At best most teachers tolerate writing reports as a bureaucratic necessity and at worst they see it at a medieval torture device due to rigid formatting requirements and the lack of sleep that go hand in hand with report writing season.
If I spend an hour analysing data, thinking, writing, drafting and proofreading for each child adds up to 30 hours on top of normal teaching duties as well as the multitude of other tasks bureaucratic that pop up at the end of the school year. If you happen to teach students who are at an age where they transitioning to another part of the education system, there will be reports to fill out to add to the paperwork.
Aside from the legally mandated statements about a child’s progress against National Standards, my school has been experimenting with reporting to parents. This experimentation has left us with a lot of wriggle room to try out Instead of ticking boxes my syndicate has put a greater emphasis on qualitative feedback. Sure this has has been more time consuming for me as a teacher however the process has been less painful because I have more ownership in the product.
Alongside my comments the students have written their own comments about the year on a google form, selected a picture from the class flickr account and next week will film the final part of their video time capsules which will be included as a QR code on the paper report. Sure it’s a mishmash of old and new technology and the report is not standardised to the whole school.
We don’t all learn the same and we don’t teach the same.
So why should school reports the same?
I’m sure that there are a lot of educators that view reports as a relic of bygone era where communication between parents and teachers was largely limited to official bits of paper going home at mandated times of the years. These days I will phone, email and text parents about concerns and also victories in class.
Nevertheless the end of the year marks a milestone. Reporting for me is part of the process of taking leave of the time I spent with my students. I found it rewarding thinking about how my students have grown in this last year.
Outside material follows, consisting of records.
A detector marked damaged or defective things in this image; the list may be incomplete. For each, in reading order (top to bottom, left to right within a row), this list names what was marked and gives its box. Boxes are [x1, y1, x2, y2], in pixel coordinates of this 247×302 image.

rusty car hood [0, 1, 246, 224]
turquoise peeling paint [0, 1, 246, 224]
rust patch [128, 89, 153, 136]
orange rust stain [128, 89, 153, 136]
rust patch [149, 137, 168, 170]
This is particularly the case for my Year 8s who I have taught for two years.
Like many things in life reporting is what you make of it.
Our jobs as educators is try to find the awesomeness in every kid and nurture it.
Reports are time to see how we’ve both done in progressing towards that goal.
Kia ora Stephanie.
I was in the webinar you spoke at this afternoon… great stuff!
If I may, I would like to add to your reflections in the spirit of fostering collaborative dialogue and learning.
I wonder where most of our current means of reporting resides.
Are they a summative account of the assessments and comments based on the teacher’s interpretation of how well the student has learned?
Are they a mix of a collection snippets of evidence that show the students learning progress alongside summative comments for the teacher?
Or are they a window into a world of the learner that shows the warts n’ all and includes comments from the student, teacher and their peers in both ongoing and summative form?
Bottom line…. students need to be actively engaged in the assessment. of their learning.
So; who are reports for? Who is doing the reflecting and thinking? Is this one-sided; or is this a truly collaborative approach? And lastly; how might we build reflection into student learning opportunities so that it is an integral part of the learning; thus embracing the ultimate concept of “Assessment AS Learning”?